I find the purpose and basis of what is being asked for in this petition to be very wrong.  It has been raised by persons who are not happy with the outcome of a democratic vote in the hope of getting the outcome they want. They are refusing to accept the fact that the majority of citizens voted Leave. I wanted us to Remain but I accept that the majority choice was Leave. We are proud of our democracy. We can’t ignore the outcome of a democratic process just because we don’t like it. Before the vote, it was not stipulated that there had to be a certain percentage majority for the results to be valid. There was plenty of time to consider and apply this if we had wanted to. Again, the petition is calling for it to be introduced after the event to invalidate the democratic results because Remain supporters don’t like it. Plus, introducing a new regulation after the event and then using it to invalidate the previous event seems bizarre and unfair. The law doesn’t work like that. If a new law is introduced, we don’t retrospectively arrest people who “broke” the law before it existed. This should be the same. The only place it would be right to declare the results of a democratic election invalid, in my view, would be if there was reason to think the voting process was not democratic – if people were manipulated, personally threatened or coerced. We risk taking a leap into the territory of trying to control how people vote and manipulating results.

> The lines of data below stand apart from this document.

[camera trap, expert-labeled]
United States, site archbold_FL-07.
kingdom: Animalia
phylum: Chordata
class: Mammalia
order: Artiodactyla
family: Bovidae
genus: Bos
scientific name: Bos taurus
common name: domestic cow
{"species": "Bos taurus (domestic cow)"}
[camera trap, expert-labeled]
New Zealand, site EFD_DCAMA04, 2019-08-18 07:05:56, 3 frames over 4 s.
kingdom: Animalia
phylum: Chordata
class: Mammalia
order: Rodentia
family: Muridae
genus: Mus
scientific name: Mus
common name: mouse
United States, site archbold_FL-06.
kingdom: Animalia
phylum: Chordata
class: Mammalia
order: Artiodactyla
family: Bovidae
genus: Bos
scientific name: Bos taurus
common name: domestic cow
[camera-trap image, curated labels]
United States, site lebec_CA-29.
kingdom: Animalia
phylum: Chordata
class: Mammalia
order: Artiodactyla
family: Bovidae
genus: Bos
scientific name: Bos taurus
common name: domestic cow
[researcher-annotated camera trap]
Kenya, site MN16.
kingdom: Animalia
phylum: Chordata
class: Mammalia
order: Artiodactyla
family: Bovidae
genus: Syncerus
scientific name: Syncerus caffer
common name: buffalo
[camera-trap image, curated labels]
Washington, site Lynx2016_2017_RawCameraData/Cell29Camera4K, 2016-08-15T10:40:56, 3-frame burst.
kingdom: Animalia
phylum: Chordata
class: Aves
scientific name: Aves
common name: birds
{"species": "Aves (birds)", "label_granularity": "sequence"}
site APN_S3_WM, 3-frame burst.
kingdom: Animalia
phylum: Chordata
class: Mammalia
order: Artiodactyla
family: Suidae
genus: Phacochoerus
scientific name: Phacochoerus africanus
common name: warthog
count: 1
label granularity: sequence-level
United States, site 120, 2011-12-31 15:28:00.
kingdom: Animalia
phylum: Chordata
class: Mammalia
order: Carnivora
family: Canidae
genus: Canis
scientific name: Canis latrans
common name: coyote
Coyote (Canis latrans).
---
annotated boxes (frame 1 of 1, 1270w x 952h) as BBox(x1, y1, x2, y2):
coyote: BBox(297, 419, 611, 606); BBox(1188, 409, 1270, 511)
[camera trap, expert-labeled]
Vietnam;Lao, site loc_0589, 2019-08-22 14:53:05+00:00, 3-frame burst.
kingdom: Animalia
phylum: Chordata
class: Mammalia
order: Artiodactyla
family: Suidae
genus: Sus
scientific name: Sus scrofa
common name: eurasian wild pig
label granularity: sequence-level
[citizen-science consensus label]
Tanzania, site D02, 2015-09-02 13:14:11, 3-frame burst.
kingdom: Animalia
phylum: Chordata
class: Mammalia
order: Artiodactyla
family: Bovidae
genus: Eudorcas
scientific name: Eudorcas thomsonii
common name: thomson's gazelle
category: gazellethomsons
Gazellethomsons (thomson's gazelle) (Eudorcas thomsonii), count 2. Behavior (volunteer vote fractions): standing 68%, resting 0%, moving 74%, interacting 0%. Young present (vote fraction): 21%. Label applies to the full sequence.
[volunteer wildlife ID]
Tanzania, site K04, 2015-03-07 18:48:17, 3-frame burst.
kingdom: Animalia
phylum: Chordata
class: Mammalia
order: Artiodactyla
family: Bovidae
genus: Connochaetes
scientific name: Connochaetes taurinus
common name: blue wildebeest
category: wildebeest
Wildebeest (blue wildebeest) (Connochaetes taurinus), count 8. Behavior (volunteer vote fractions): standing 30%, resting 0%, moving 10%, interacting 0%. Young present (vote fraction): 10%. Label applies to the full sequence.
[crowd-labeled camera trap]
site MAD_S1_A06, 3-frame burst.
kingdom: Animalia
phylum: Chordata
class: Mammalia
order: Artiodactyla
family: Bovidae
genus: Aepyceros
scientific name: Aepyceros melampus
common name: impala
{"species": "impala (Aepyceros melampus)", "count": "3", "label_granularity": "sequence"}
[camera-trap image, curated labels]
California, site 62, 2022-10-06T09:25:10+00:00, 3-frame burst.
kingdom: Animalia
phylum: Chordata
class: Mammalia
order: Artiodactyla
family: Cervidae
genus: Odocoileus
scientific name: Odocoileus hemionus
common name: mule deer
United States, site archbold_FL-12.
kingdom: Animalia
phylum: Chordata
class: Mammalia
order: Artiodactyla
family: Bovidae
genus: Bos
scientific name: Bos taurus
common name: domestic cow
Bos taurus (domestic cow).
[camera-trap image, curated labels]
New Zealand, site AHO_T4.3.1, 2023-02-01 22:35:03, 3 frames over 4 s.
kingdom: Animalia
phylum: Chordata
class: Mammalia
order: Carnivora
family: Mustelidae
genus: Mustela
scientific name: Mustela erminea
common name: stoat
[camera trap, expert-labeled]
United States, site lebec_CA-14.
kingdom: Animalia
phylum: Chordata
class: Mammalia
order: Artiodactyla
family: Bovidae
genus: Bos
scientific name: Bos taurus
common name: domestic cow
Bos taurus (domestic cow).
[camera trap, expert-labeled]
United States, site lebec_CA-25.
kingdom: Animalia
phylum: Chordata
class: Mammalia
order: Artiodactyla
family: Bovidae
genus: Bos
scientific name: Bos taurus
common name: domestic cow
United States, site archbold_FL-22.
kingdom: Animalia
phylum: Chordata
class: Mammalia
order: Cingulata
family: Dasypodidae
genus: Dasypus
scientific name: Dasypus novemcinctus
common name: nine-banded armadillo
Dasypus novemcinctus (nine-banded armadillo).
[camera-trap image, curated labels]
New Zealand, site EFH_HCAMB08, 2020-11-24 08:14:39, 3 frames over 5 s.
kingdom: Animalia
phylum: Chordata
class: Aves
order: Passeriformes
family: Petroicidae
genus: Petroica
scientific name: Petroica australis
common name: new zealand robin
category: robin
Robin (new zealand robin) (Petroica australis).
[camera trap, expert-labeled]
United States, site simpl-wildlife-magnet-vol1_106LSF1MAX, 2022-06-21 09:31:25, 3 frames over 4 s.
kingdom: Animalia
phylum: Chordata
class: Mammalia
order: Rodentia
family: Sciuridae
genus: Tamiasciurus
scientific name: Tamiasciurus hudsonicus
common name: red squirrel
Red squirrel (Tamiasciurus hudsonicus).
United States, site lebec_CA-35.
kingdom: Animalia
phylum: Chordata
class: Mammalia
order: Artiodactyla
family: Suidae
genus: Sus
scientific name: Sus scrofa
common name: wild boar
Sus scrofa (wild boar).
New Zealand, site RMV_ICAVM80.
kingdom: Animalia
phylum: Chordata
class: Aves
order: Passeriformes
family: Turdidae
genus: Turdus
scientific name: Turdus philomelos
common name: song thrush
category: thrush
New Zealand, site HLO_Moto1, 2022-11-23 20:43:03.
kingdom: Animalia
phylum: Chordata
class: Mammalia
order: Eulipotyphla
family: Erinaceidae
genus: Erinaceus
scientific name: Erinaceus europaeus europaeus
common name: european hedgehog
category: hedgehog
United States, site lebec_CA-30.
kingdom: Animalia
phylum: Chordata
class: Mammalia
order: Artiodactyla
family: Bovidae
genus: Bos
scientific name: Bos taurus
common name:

Another rapidly emerging feeling I observe is young people and young voters (teens through early/mid twenties maybe) angry and frustrated towards what they perceive as the older generation who they consider have messed up the future for young people who will have time live with the consequences of our exit the longest. I do not agree and do not think this view is very well founded at all or the accusation fair, but it is powerful. Even in my small circle on social media and at work, this anger is taking hold and turning to hate and angry, accusatory comments. I do not doubt it will soon go beyond comments and real division will be caused. Together with the fact that views are polarised between England and Wales and Scotland and Northern Ireland, it seems we could be heading for a less-United Kingdom!

For me I think it’s clear we have made a lot of decisions based on fear – fear of uncontrolled immigration, fear of losing our identity and independence,  fear of the future when so many people struggle materially day to day. For me, the past week has ensured I’ll work harder to understand what is going on in the government of our country rather than avoiding it feeling too intimidated by the acrimony and extreme views and scare stories that surround it.